Ci vorrà ancora un po’ per il governo in Spagna

Devono vedersela Pedro Sanchez e Pablo Iglesias, ma è difficile che si decida qualcosa prima delle elezioni europee e amministrative di fine maggio

Un uomo davanti a un cartellone elettorale del PSOE. (Pablo Blazquez Dominguez/Getty Images)
Un uomo davanti a un cartellone elettorale del PSOE. (Pablo Blazquez Dominguez/Getty Images)

Con ogni probabilità bisognerà aspettare fino a dopo le elezioni europee del 26 maggio per capire come si risolverà lo stallo politico seguito alle elezioni spagnole di domenica scorsa. La questione da risolvere è che accordo troveranno il Partito Socialista (PSOE) di Pedro Sanchez e Unidas Podemos, la lista di sinistra guidata da Pablo Iglesias: sono le due forze che più naturalmente possono allearsi per formare la maggioranza (quasi, in realtà: ci arriviamo) che nessun partito ha raggiunto da solo alle elezioni. Ma entrambi i partiti hanno parecchio da perdere da una trattativa condotta male, come spiega El Paìs, e per questo sarà un negoziato lento.

Con il 28,7% e 123 seggi, il PSOE di Sanchez ha vinto le elezioni per la prima volta dal 2011. I Socialisti hanno guadagnato 38 seggi e sono venuti fuori da una crisi che sembrava irreversibile, ma non si sono avvicinati alla soglia dei 176 seggi, quelli necessari per la maggioranza. Sanchez può ragionevolmente puntare a presiedere il prossimo governo spagnolo, e secondo El Paìs vorrebbe fosse un governo di minoranza, ma Iglesias ha già detto di non voler concedere i suoi 42 voti senza niente in cambio.
-=-=-
Secondo il testo sul governo in Spagna, quanti seggi ha ottenuto il PSOE di Sanchez alle elezioni?

- [Contenuto dei dati]
-=-=-
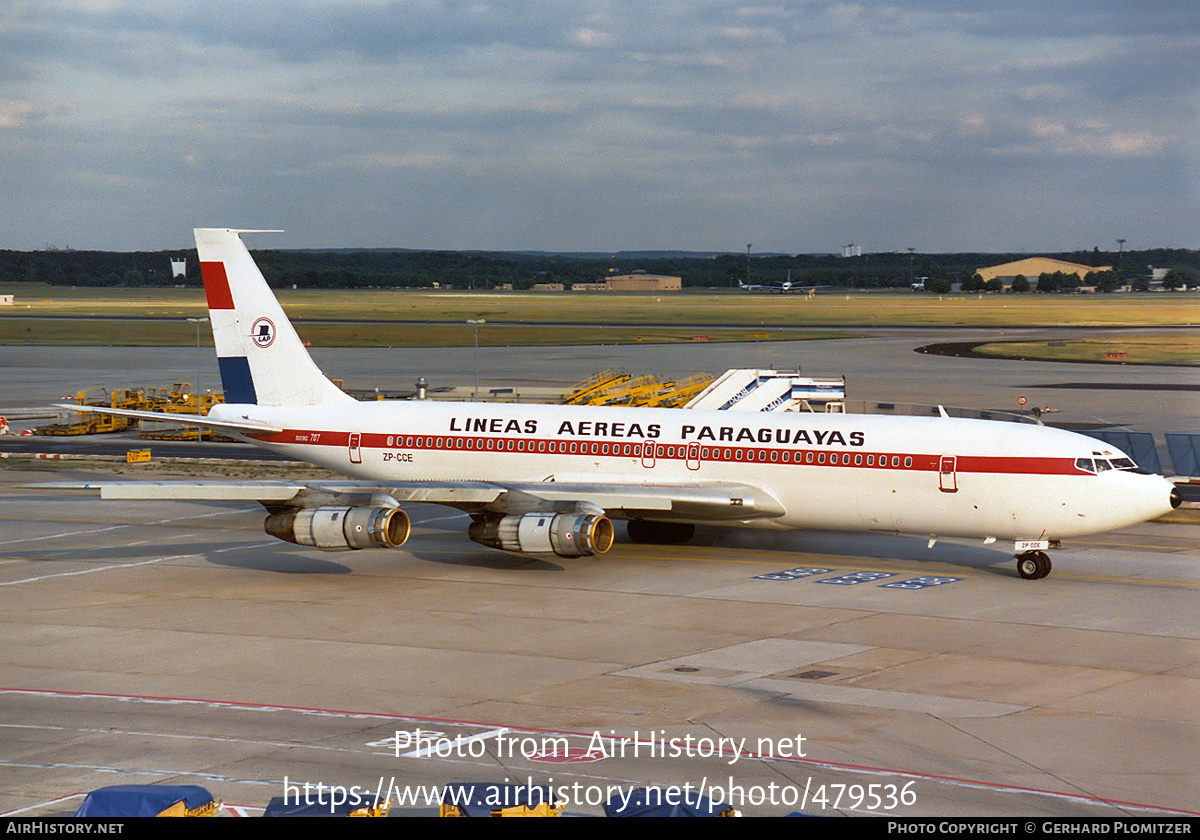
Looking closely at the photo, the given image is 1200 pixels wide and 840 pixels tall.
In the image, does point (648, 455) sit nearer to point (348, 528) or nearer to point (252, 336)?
-=-=-
- [Risultato esercizio] 123 seggi, con il 28,7%.